I'll be your bird

I used to think it was A Tiny Mexican Divorce. In a Portuguese Saloon, a fly is circling around the room. I found out it was A Tidy Mexican Divorce. This changed my mind. I was going up stairs (I think). In a town with mud walls fingerprinted by (what’s that sound?) my mother, a quick and Tidy Mexican Divorce has taken place. I'm sure they walk in separate directions; perhaps they circle around a room first, then in separate directions. They do not want to risk crossing paths again. Maybe it was a ladder I was climbing up, or maybe I was just getting into the shower. Maybe it didn't occur to me until later when I was looking for the pen that’s hard to control.

I was tidying up when I found it. The plastic casing it is in is slightly cracked. It makes my marks look scratchy like a mathematician's or a Saloon owner's. That path might not be the shortest but in time it will arrive, first to the window, then to the bar, and then eventually to the floor. The same one with warped boards and bent nails, stained with the normal things the bottoms of stomachs are layered in. It was better the other time I wrote it. I have proof. It's too old to be acting this way.

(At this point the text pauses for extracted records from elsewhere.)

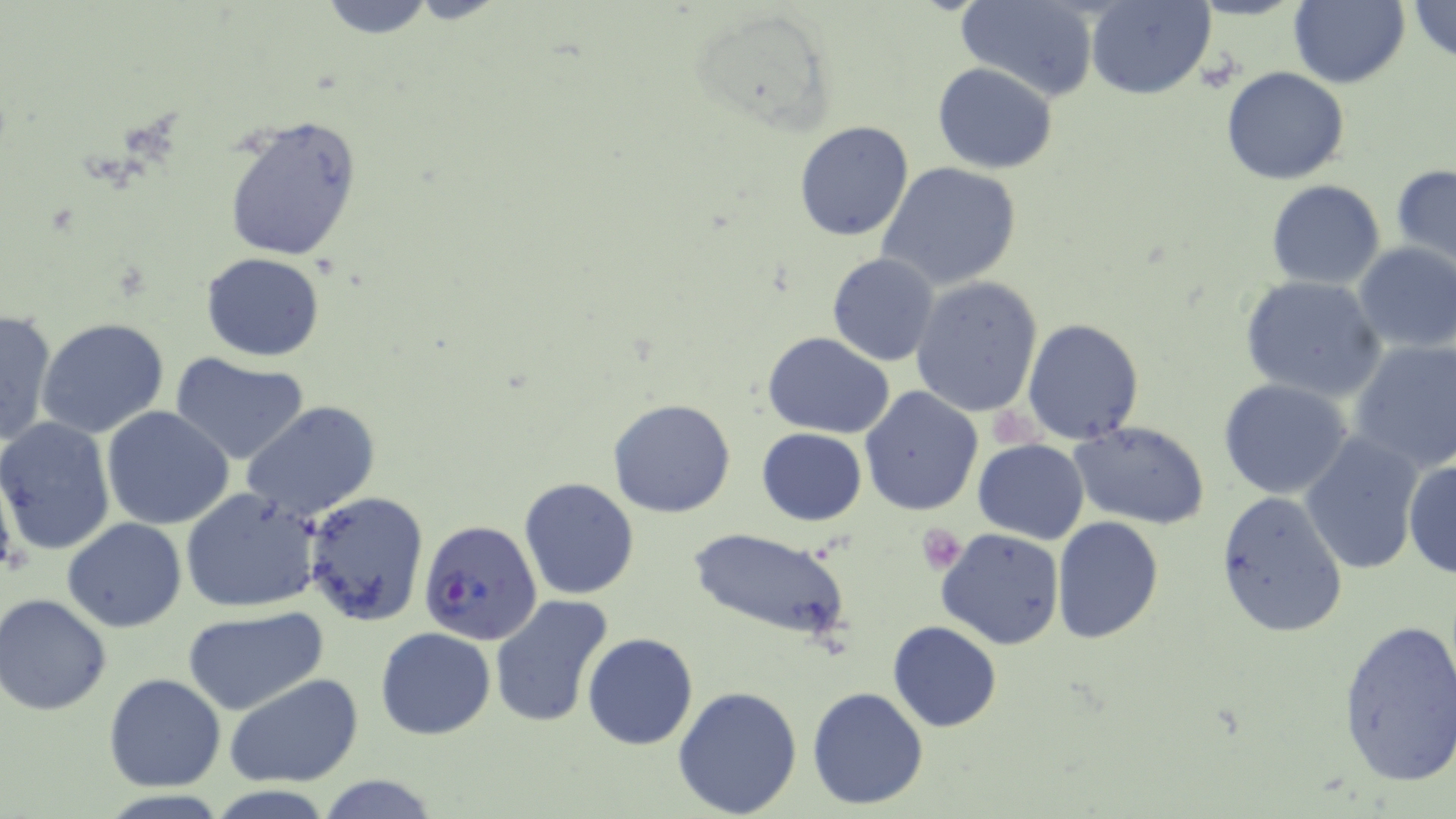
{
  "slide_level_diagnosis": "Plasmodium falciparum",
  "image_size": "1456×819 pixels",
  "plasmodium_falciparum_infected_red_blood_cell_locations": "approximate bounding boxes as (x1,y1)-(x2,y2) corner pairs in pixels: (418,519)-(541,645)",
  "magnification": "1000x",
  "preparation": "thin blood smear",
  "stain": "May-Grünwald-Giemsa",
  "platelet_locations": "approximate bounding boxes as (x1,y1)-(x2,y2) corner pairs in pixels: (988,406)-(1040,450), (919,524)-(966,573)",
  "field_of_view": "one of a larger specimen",
  "modality": "light microscopy",
  "uninfected_red_blood_cell_locations": "approximate bounding boxes as (x1,y1)-(x2,y2) corner pairs in pixels: (316,0)-(439,39), (957,0)-(1101,102), (1086,0)-(1215,99), (1290,0)-(1409,88), (1405,0)-(1456,63), (687,9)-(837,132), (932,63)-(1058,173), (1221,67)-(1349,185), (221,112)-(363,263), (793,121)-(915,242), (876,161)-(1023,291), (1391,162)-(1456,274), (1266,180)-(1385,289), (1353,244)-(1456,354), (200,252)-(326,362), (827,253)-(940,366), (1240,274)-(1386,401), (910,277)-(1043,417), (0,308)-(58,449), (37,317)-(170,440), (1022,318)-(1143,444), (761,331)-(895,439), (1349,339)-(1456,473), (169,351)-(311,464), (1217,378)-(1354,499), (859,387)-(985,517), (608,398)-(737,519), (242,400)-(381,523), (101,406)-(233,531), (0,417)-(116,555), (1069,421)-(1212,529), (757,428)-(866,525), (1300,432)-(1425,573), (973,438)-(1089,543), (0,452)-(24,585), (1402,456)-(1456,580), (517,477)-(640,600), (180,486)-(326,613), (302,490)-(431,628), (1216,491)-(1349,638), (1052,516)-(1164,644), (64,517)-(187,632), (936,527)-(1067,649), (688,528)-(853,644), (1,594)-(115,715), (488,594)-(614,728), (182,605)-(330,715), (1337,615)-(1456,786), (888,621)-(1000,732), (375,627)-(495,740), (583,633)-(698,749), (103,673)-(228,792), (224,673)-(366,789), (672,684)-(803,817), (807,686)-(929,810), (312,775)-(444,817)"
}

Melville said no one could write volumes on a creature like a flea because it is too small. You need a subject like the great White Whale to focus on if you want to accomplish volumes. Ah ha! I keep but sorry guard! Knowing where to put punctuation makes you an ass. I will write volumes on the flea. I will look like Polonius when compared with Proust. I need no Great White Whale. The world needs no Great White Whale. My flea and Melville's whale will walk in separate directions. I know Birds and whales can't fall in love. I remember hearing they bought a round for the sailor. He said, "You can not live in the ocean" and she said to him, "You never can live in the sky." But the ocean is filled with tears, and the sea turns into a mirror. There’s a whale in the moon when it's clear, and a bird on the tide. I'll be your tidy bird.